"Les avions deviennent beaucoup trop complexes à piloter. Il n'y a plus besoin de pilotes mais plutôt d'informaticiens du MIT (Massachusetts Institute of Technology)." Usant une fois de plus de son sens inné à simplifier jusqu’au grotesque une réalité complexe, le président des Etats-Unis Donald Trump n’a pas résisté à commenter sur Twitter le crash du Boeing 737MAX d’Ethiopian Airlines intervenu dimanche 10 mars. Une remarque qui vise le système de stabilisation de l'avion (MCAS) de l’appareil, pointé du doigt pour son implication probable dans le crash du 737 MAX de Lion Air. Installé sur le 737MAX pour compenser le poids de ses nouveaux moteurs, le MCAS peut de lui-même faire opérer un "piqué" à l’appareil s’il l’estime en décrochage.

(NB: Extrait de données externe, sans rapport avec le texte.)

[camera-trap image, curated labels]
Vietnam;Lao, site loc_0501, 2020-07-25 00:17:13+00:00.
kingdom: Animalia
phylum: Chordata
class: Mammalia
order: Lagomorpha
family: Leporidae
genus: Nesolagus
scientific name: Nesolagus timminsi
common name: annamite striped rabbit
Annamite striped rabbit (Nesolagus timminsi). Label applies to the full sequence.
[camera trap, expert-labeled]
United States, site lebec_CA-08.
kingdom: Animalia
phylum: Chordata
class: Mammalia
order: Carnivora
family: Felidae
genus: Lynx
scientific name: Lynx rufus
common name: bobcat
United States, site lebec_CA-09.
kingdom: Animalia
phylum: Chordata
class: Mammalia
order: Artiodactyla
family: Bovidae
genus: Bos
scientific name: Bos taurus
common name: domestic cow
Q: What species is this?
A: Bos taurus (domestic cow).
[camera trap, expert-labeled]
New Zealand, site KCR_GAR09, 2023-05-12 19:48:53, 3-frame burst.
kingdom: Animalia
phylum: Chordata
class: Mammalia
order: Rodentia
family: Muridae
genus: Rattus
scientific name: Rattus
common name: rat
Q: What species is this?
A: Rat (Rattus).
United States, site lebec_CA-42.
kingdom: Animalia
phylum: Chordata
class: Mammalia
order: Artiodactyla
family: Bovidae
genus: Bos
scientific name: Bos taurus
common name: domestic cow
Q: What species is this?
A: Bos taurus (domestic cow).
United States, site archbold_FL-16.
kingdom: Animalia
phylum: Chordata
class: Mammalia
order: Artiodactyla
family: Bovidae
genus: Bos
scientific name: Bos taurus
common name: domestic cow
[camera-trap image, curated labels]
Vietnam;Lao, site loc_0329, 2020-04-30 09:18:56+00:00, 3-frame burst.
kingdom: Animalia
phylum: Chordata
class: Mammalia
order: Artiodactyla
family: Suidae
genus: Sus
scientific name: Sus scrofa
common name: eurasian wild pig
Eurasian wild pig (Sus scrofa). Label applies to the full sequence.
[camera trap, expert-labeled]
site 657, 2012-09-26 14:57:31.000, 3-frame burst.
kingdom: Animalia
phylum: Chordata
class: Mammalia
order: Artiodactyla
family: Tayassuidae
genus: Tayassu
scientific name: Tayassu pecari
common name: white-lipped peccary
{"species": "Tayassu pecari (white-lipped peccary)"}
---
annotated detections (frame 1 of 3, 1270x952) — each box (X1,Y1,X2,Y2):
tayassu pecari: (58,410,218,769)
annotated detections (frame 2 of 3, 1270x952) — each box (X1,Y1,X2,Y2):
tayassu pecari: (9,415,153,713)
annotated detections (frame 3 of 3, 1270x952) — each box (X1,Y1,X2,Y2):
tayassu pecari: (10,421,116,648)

Mais en cas de dysfonctionnement, une véritable lutte physique peut s’engager entre un pilote tirant de toutes ses forces sur le manche pour redresser l’avion et un appareil qui s’acharne à foncer vers le sol. Problème : Boeing n’a sans doute pas assez sensibilisé les pilotes au fonctionnement du MCAS. Ce dispositif, visiblement défaillant, s’inscrit néanmoins dans la lignée de la modernisation croissante des avions et des systèmes dits "intelligents" censés simplifier la vie des pilotes de plus en plus saturés d’informations dans leurs cockpits.
Une discipline méconnue: la neuro-ergonomie
Une assistance accrue qui a largement contribué à améliorer la sécurité du transport aérien. Le secteur est parvenu malgré l’explosion du trafic à diminuer de manière continue le nombre d’accidents mortels : le taux par million de vols est passé de 6,35 en 1970 à 0,39 en 2018, selon les données l’Aviation Safety Network. Prochaine étape pour les cockpits intelligents qui se couvrent d’écrans tactiles et conduisent à une autonomie croissante des aéronefs ? L’avion avec un seul pilote, promis pour le courant des années 2020. Vous voilà prévenus : le commandant de bord va devenir un "simple" superviseur.
Mais la sécurité sera maintenue à la condition de repenser les interactions hommes-machines. C’est l’objet d’une discipline méconnue : la neuro-ergonomie des cockpits, mêlant les domaines de l’aéronautique, du numérique, de la psychologie, de l’intelligence artificielle et des sciences cognitives. Une discipline qui est notamment en plein essor au sein de l’Ecole ISAE SupAéro de Toulouse et qui intéressent les industriels, en particulier un groupe comme Thales. La sortie de Donald Trump n’est pas si folle qu’il n’y paraît : malgré la débauche technologique, les industriels ne doivent pas perdre de vue l’importance de maintenir l’humain au cœur du système. Boeing l’apprend à ses dépens.